I left in the middle of the night, not really wanting Julia to know I was going through with this. As I walked the dark midnight streets, I became more accustomed to the fact I was about to kill my own father. I don't love him. Fact is, I hate him. He has no right to what he did to us. Julia and I.

I crept silently along the street, the dim street lights being the only thing that allowed any small bit of visibility. I don't know why I wore white. It was probably the only color I owned, besides pink. I found my old home. The lights were on inside, but the only place that any life was found was my father's bedroom. First I looked to see if he was asleep, which he was, he must've put himself to sleep with the pills and alcohol he's obsessed with. I crept into my own room. It was just the way I left it. My bed was made, my stuffed animals placed on the pillows. My anime posters were still all over the wall.

I walked into my father's room and woke him. I have made a rule that I cannot kill anyone in their sleep.

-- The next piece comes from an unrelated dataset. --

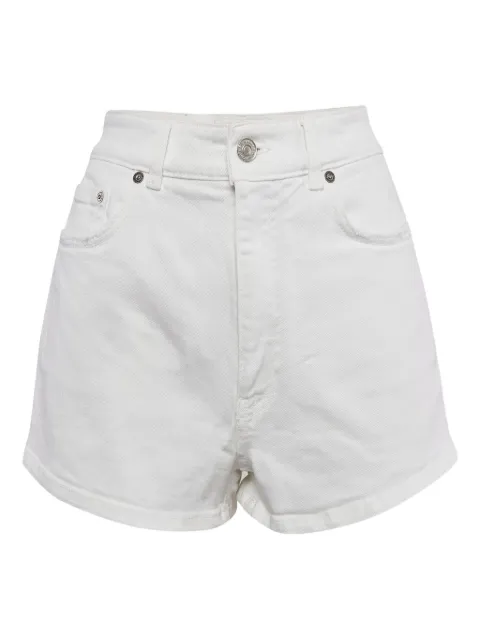 Givenchy Pre-Owned distress-detail denim shorts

"Dad, it's Julia. She's next, don't worry." I whispered into my father's ear and pulled the trigger.

BANG

I did it. He was dead and I felt... good. Blood soaked my clothes, my once white dress a crimson red. A smile crept up my face, and I craved to kill again. I felt the gun in my hand, and it felt smooth and nice and... cold, like my father's skin when he was entirely dead.

I continued to walk home and continued to feel the gun. I felt the trigger again, and I accidentally pulled it, shooting myself in the leg. It was an abandoned neighborhood almost, more of a neighborhood of summer homes for the rich. It being winter, no one was around. I bled out alone, laying silently in pain and having no fear of death. A dark red blanket soaked me, and my vision blurred, leaving me in final darkness.